Figure 4.
Detection of competitive binding with fluorescently labeled EC12.
(A) Schematic of competitive binding reactions between EC12 and Cry1Ab. Labeled EC1236C/44W (EC12 probe or probe) is depicted as a green “star” and, when not bound to Cry1Ab, appears as fluorescent bands at the bottom of a native gel (lanes 1 and 3). On the other hand, binding of the probe to Cry1Ab results in the formation of a protein complex shown as fluorescent bands at the top of a native gel (lanes 2 and 4). It is feasible that potential competitors (blue circles) could bind to Cry1Ab prior to the addition of the EC12 probe. As seen in Fig. 4A, two alternatives are possible. One alternative is that a competitor occupies the same binding site for the probe on the Cry1Ab toxin, preventing its binding to Cry1Ab (lane 3). The other alternative is that a protein may not be able to bind to Cry1Ab, thus allowing binding of the probe to the toxin (lane 4).

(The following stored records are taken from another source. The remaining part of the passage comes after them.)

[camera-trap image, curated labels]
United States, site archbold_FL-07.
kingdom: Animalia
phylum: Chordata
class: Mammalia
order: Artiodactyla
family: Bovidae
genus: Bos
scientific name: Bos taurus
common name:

(B) A representative fluorescent image demonstrating the binding of EC12 probe to Cry1Ab. Lane 1 (P): 2 μM EC12 probe; Lanes 2 to 7: 2 μM EC12 probe incubated with 1, 2, 3, 4, 5 and 6 μM Cry1Ab, respectively. (C) Competition binding experiments to determine the binding specificity of EC12 to Cry1Ab toxin. A representative fluorescent image of indicated protein samples on a native gel is shown. In these reactions, unlabeled EC12 molecules and bovine serum albumin (BSA) with various molar ratios to the EC12 probe was incubated with Cry1Ab (500 nM) at room temperature first. The EC12 probe was later added to the reaction. Reaction samples were resolved on a native gel and fluorescent image was scanned. Lane 1 (P): EC12 probe; lane 2 (P/C): EC12 probe mixed with Cry1Ab; lanes 3–11: Cry1Ab was incubated with 4-, 8- and 16- fold of unlabeled EC1236C/44W (lanes 3–5), EC12WT (lanes 6–8), EC1244W (lanes 9–11) and BSA at 16- and 48-fold (lanes 12 and 13) followed by the addition of the EC12 probe. Arrows indicate unbound EC12 probe and Cry1Ab/EC12 complex.